I was no more than 10 yards from my campsite taking shots of some interesting rock formations near the water’s edge. The birds were chattering away in the trees, though I couldn’t see any of them clearly enough to take any pictures. I was setting up a shot when the air became dead still. No birdcall whatsoever. I experienced a vague sense of unease and it was only through luck that I noticed a slight movement out of the corner of my eye.
Instinct must have taken over. I began running from the edge of the lake just as something massive filled the air nearby coming straight at me. I heard a loud snap but kept moving toward my camp. I turned to look over my shoulder and was horrified by the sight that confronted me.

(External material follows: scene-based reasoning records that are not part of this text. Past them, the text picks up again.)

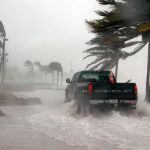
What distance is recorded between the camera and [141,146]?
7.37 meters

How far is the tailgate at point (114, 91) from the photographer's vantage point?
40.5ft

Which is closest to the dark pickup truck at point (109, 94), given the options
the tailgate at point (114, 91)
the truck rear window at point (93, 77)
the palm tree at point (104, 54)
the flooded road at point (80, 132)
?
the tailgate at point (114, 91)

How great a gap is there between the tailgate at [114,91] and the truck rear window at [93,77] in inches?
98.9

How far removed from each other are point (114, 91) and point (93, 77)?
296 centimetres

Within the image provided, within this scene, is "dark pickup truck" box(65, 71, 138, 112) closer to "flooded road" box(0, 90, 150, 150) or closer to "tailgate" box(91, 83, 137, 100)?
"tailgate" box(91, 83, 137, 100)

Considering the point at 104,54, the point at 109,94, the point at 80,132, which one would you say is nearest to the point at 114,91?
the point at 109,94

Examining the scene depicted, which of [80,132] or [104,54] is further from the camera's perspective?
[104,54]

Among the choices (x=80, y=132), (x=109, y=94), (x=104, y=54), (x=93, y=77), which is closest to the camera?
(x=80, y=132)

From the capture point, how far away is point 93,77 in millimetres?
15320

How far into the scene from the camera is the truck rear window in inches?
588

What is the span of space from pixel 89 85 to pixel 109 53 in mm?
16896

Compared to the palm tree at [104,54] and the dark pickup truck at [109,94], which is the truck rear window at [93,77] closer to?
the dark pickup truck at [109,94]

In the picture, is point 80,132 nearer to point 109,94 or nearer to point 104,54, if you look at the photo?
point 109,94

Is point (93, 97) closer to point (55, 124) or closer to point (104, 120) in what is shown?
point (104, 120)
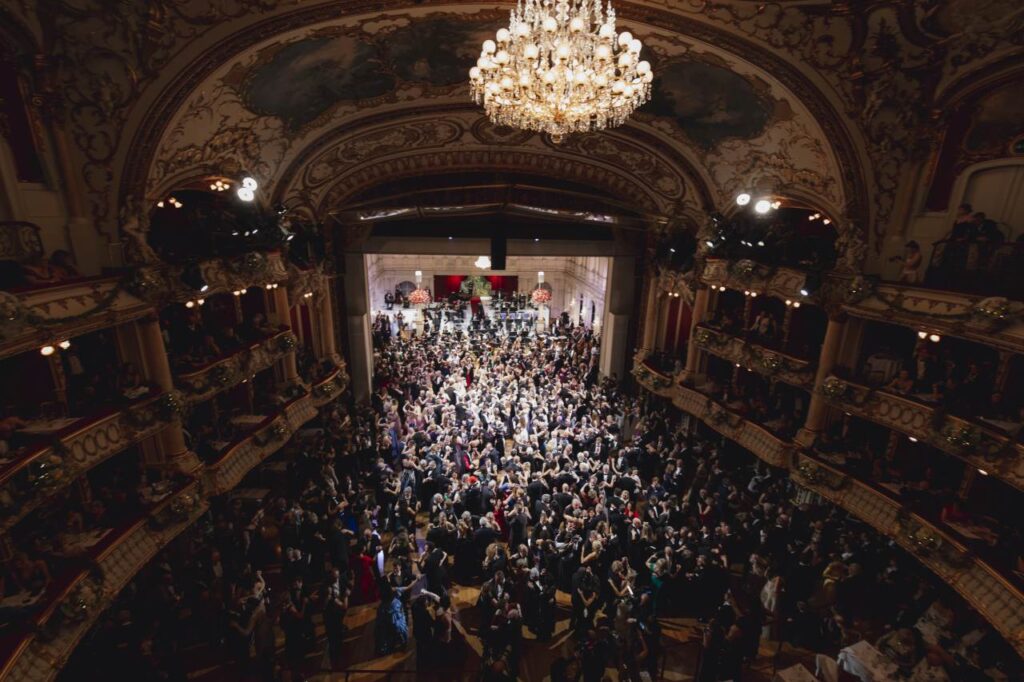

A massive beast was no more than three feet behind me and was closing fast. Without thinking I bolted for the tree I had set up under and jumped into the fork. I looked down and there sat the largest crocodile I had ever seen. I thought it must be my imagination but he seemed to be glaring at me with evil intent.
As I sat there, my heart pounding, sweat pouring from me the croc sat motionless and stared at me. The meal that got away, I suppose. I couldn’t believe my eyes. He was all of at least fifteen feet, possibly more and as I stared at him he began making a hissing noise that chilled me to the bone.
There was nothing I could do. I thought that he would retreat back to the lake rather quickly, but to my dismay he stuck around. He walked around my campsite for a while and occasionally looked up at me.
I was bewildered. I knew little of the behaviour of these beasts and now that I had encountered one I was silently berating myself for not familiarizing myself with them. I was aware that they were to be found in lakes and waterways throughout the region but no one had told me that they could be such a danger.
Still, it seemed odd that he was sticking around as though I might be stupid enough to jump down from the tree and let him have another go at me. I decided that staring at him might be encouraging him, so I busied myself taking photos of the rapidly developing sunset, which turned out to be as stunning as I had thought it might.
When at last I was done with the photography I looked down and discovered that my nemesis was gone. At least that was how things appeared. I looked everywhere I could see in the deepening gloom but there was no sign of him. Still, I had a sense of unease. I had the distinct impression that I was being watched.
I told myself that I was being silly and that I should get down and move my camp further inland to avoid becoming a meal but I found myself unable to act. I dithered a while longer, but I soon realized that the darker it became the harder it would be spot any sudden movement when I did eventually get down. I gathered my courage and eased myself down out of the tree.
It proved to be a good move to get down when I did but a bad one to have moved at all. My feet no more than hit the ground when I saw movement off to my right. My mind almost refused to accept what my eyes were registering. There was the beast coming at me at full speed once again.
I jumped back up into the fork of the tree no more than two seconds before he reached the spot I had been standing. I sat there gasping for air and staring, dumbfounded into the most malevolent pair of eyes I had ever seen.